REPUBLIKA.CO.ID, JAKARTA – Badan Pangan Nasional (NFA) siap siaga bila produksi beras nasional pada tahun ini mengalami penurunan akibat iklim kemarau ekstrem El Nino. Penurunan produksi diproyeksi mencapai lima persen bahkan bisa mencapai tujuh persen.
Kepala Badan Pangan Nasional (NFA), Arief Prasetyo Adi, di Jakarta, Rabu (30/8/2023), mengatakan pemerintah tengah berupaya mengantisipasi dampak El Nino terhadap ketahanan pangan dengan menggelontorkan stok Cadangan Pangan Pemerintah (CPP) yang ada di Perum Bulog dan Holding BUMN Pangan ID Food.
“Kita antisipasi penurunan produksi lima persen akibat El Nino melalui penyaluran CPP. Semoga penurunan produksi tidak lebih dari 5 persen, namun NFA bersiap untuk antisipasi apabila penurunan produksi sampai 7 persen,” ujar Arief.
Oleh karena itu, ia mengatakan, pihaknya telah menyiapkan stok sejak tahun lalu. Sehingga apabila ada kejadian seperti El Nino, stok Bulog bisa dilepas sebagai langkah pemerintah dalam intervensi di pasar.
Lebih lanjut, ia memaparkan, kondisi hari ini menunjukkan menggeliatnya harga Gabah Kering Panen (GKP) yang telah menyentuh kisaran harga Rp 6.700 per kg-Rp 7.000 per kg. Sementara, harga beras sangat bergantung pada harga GKP tersebut.
Arief menuturkan faktor-faktor lain yang membentuk harga beras juga mengalami penyesuaian, misalnya terhadap biaya pupuk, ongkos transportasi sampai biaya orang kerja. “Harga beras memang sulit menyamai seperti tahun lalu. Kunci utamanya memang di produksi dan menjelang akhir tahun trennya akan mengalami penurunan,” ujarnya.
Selain itu, ia mengungkapkan perlunya revitalisasi terhadap industri penggilingan padi agar tak kalah saing dan dapat meningkatkan kualitas giling menjadi beras premium. Arief menyampaikan, antisipasi lain yang dilakukan dalam mengatasi dampak El Nino adalah melalui upaya diversifikasi pangan karena Indonesia memiliki keragaman sumber daya pangan.

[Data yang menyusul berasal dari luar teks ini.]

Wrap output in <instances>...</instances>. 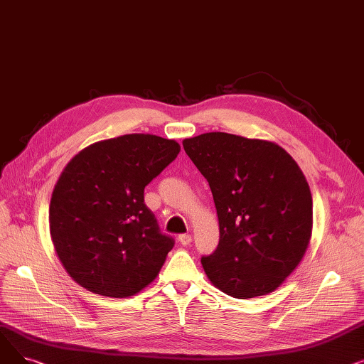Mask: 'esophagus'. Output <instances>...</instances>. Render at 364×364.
Masks as SVG:
<instances>
[{
    "instance_id": "1",
    "label": "esophagus",
    "mask_w": 364,
    "mask_h": 364,
    "mask_svg": "<svg viewBox=\"0 0 364 364\" xmlns=\"http://www.w3.org/2000/svg\"><path fill=\"white\" fill-rule=\"evenodd\" d=\"M178 242H180L183 246H187V245L192 243V236L187 235V233L180 235V236H178Z\"/></svg>"
}]
</instances>
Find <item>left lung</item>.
I'll return each mask as SVG.
<instances>
[{"label": "left lung", "instance_id": "left-lung-1", "mask_svg": "<svg viewBox=\"0 0 364 364\" xmlns=\"http://www.w3.org/2000/svg\"><path fill=\"white\" fill-rule=\"evenodd\" d=\"M211 187L220 242L202 257L206 276L233 298L273 292L302 259L313 199L296 162L280 146L227 132L183 141Z\"/></svg>", "mask_w": 364, "mask_h": 364}]
</instances>
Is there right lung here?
I'll use <instances>...</instances> for the list:
<instances>
[{"label":"right lung","mask_w":364,"mask_h":364,"mask_svg":"<svg viewBox=\"0 0 364 364\" xmlns=\"http://www.w3.org/2000/svg\"><path fill=\"white\" fill-rule=\"evenodd\" d=\"M180 153L174 140L127 134L80 151L57 180L50 233L69 276L92 294L127 298L155 280L174 246L144 187Z\"/></svg>","instance_id":"1"}]
</instances>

Ia mencatat, berdasarkan Pola Pangan Harapan (PPH), Indonesia masih mengalami kelebihan konsumsi padi-padian, minyak lemak, dan gula. Sementara secara nasional, masyarakat kekurangan konsumsi umbi-umbian, kacang-kacangan, sayur mayur, dan buah-buahan.
“Karena itu, perlu diversifikasi pangan bagi masyarakat, misalnya dengan mengganti konsumsi ke kentang, ubi kayu, jagung, dan bahan pokok lainnya,” ujarnya.